The United Nations has begun citing a much lower death toll for women and children in Gaza, relying on a more conservative source for the breakdown of people killed during Israel’s military offensive in the territory.
As recently as May 6, the U.N’s Office for the Coordination of Humanitarian Affairs said in regularly updated online report that at least 9,500 women and 14,500 children were among the dead, out of an overall death toll of 34,735.
Two days later, the U.N. said in another online update that 4,959 women and 7,797 children had been killed. While the total number of deaths remained roughly the same, a U.N. official said the age and gender of about 10,000 of the dead were not yet included in the new breakdown because information about their identities was still incomplete.
The change in U.N.’s numbers — and the confusion over the discrepancy — added fuel to a debate over the credibility of the Gazan authorities’ tallies of fatalities in the war. The deaths of women and children are seen as an important, if incomplete, indication of how many civilians have been killed, a question that lies at the heart of the debate over Israel’s conduct of the war.
Israeli officials have long said that they are skeptical of the numbers assembled by the authorities in Gaza. Last week, Prime Minister Benjamin Netanyahu said that Israeli forces had killed 14,000 Hamas militants and 16,000 civilians, without elaborating on the source for those numbers.
After the United Nations issued a lower documented death toll for women and children, Israel’s foreign minister, Israel Katz, called the new numbers “the miraculous resurrection of the dead in Gaza,” saying the United Nations had relied on “fake data from a terrorist organization.”
The United Nations has not explained why it switched to citing a more conservative source for its numbers — the Gazan Ministry of Health — rather than using Gaza’s Government Media Office as it has in the past.

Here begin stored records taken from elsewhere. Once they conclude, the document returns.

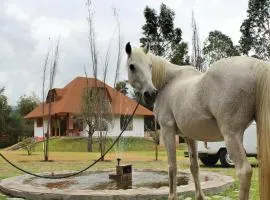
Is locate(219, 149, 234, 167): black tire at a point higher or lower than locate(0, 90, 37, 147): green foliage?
lower

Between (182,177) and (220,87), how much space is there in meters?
5.55

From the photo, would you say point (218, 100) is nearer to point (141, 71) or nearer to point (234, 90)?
point (234, 90)

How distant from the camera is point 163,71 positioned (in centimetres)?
527

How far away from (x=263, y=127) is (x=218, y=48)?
40452 mm

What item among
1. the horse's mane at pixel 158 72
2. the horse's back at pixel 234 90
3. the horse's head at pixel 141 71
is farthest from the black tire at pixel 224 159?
the horse's back at pixel 234 90

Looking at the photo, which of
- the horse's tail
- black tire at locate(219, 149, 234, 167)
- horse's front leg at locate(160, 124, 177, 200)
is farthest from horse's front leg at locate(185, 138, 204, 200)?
black tire at locate(219, 149, 234, 167)

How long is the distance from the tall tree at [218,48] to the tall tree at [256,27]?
1.33m

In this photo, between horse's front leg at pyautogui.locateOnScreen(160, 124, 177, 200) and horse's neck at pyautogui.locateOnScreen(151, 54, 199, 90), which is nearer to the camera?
horse's front leg at pyautogui.locateOnScreen(160, 124, 177, 200)

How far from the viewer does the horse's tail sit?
142 inches

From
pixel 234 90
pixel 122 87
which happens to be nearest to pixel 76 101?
pixel 122 87

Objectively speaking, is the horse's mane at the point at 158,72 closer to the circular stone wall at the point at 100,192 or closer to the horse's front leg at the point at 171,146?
the horse's front leg at the point at 171,146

Both offices are part of the Hamas-run government in the enclave.
Many international officials and experts familiar with the way the health ministry verifies deaths in Gaza — drawing from morgues and hospitals across the territory — say its numbers are generally reliable.

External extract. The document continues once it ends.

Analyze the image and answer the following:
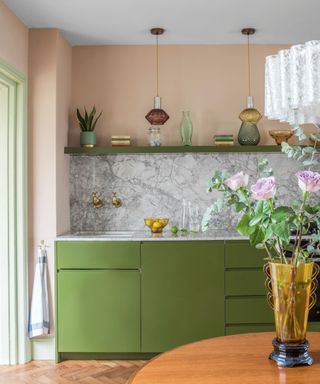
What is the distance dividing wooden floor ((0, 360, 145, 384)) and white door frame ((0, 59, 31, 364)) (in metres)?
0.16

The health ministry says its count of women and children killed is based on the total number of people whose identities it can fully verify — 24,840 individuals in all as of May 13.

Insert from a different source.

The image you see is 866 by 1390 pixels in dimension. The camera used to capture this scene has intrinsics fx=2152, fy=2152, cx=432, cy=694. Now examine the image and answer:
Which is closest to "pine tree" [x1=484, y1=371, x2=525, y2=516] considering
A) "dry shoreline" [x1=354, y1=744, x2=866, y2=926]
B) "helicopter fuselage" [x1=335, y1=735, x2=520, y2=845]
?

More than 10,000 other people have also been killed, the health ministry says, but it does not have their full names, official ID numbers or other information it needs to be certain of their identities. That is why they are not included in the breakdown of women and children killed which is now being cited by the U.N.
The United Nations said the process of fully identifying the additional 10,000 killed — along with their gender and age — was “ongoing.”
Patrick Kingsley contributed reporting.